The disparate findings among epidemiological studies may also be explained by variations in sensitivity and accuracy of assessments used to determine the degree of cognitive function in individuals, or by difficulties in accurately assessing B12 status. Typically, B12 status is assessed using a single measurement of total plasma OT serum B12. However, the use of only 1 measure to establish a deficient or suboptimal state allows for potential misclassification. Other assays used in conjunction with total B12, such as methylmalonic acid, homocysteine, and holoTC, may allow for better discrimination of B12 status than total B12 alone (11, 14, 36, 37), but inherent limitations in these assays may still lead to misclassification of B12 status. It remains to be seen if various combinations of metabolic assays, using consistent cutoff values, will further improve the ability to detect an association between B12 status and cognitive function in epidemiological studies.

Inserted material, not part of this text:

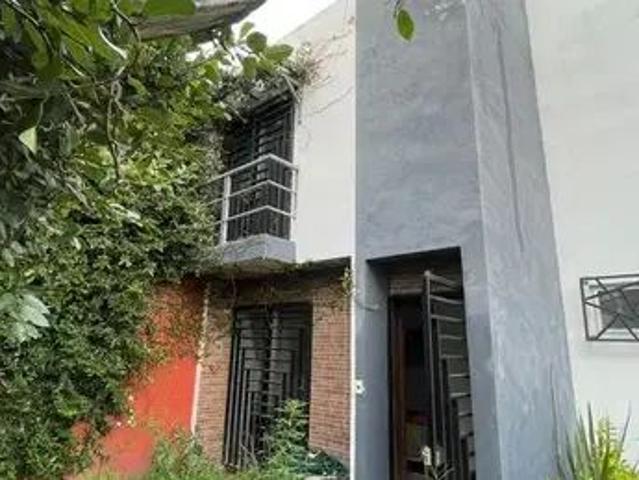 Casa en Avenida República 465, San Juan De Dios, Guadalajara, Jalisco, México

In this study, we have introduced the concept of combining holoTC and total B12 measurements in a ratio. We propose that this ratio may provide a better reflection of cellular delivery and tissue B12 status, at least for the brain, than any of the current measures used, including holoTC and total B12 alone. The use of holoTC in a ratio to assess B12 status has been reported, but usually in the context of the percentage of total TC that has bound B12 or percent TC saturation (a calculated value that is distinct from the holoTC/ B12 ratio). Percent TC saturation, in combination with holoTC, has been suggested as a better measure of change in B12 status than holoTC alone (W, Ð, 38). Whereas this information may be useful in diagnosing malabsorption, holoTC/B12 may better reflect the availability of circulating B12 to tissues, and therefore intracellular B12 status. The use of TC saturation as a measure of B12 status may be analogous to what has been reported for circulating iron in which the ratio of serum iron to total iron binding capacity (transferrin saturation) provides informative evidence of tissue iron supply (39). However, because there are 2 distinct plasma B12 transport proteins, TC and haptocorrin, a measure of the distribution of total B12 between these proteins, i.e., the holoTC/B12 ratio, may better reflect the functional efficiency of B12 delivery to extrahepatic tissues than does TC saturation. Moreover, there is some evidence to suggest that plasma concentrations of TC (but not holoTC) rise as an acute phase reactant in association with infection or inflammatory disease (40). The usefulness of TC saturation might therefore be compromised in individuals with inflammatory conditions.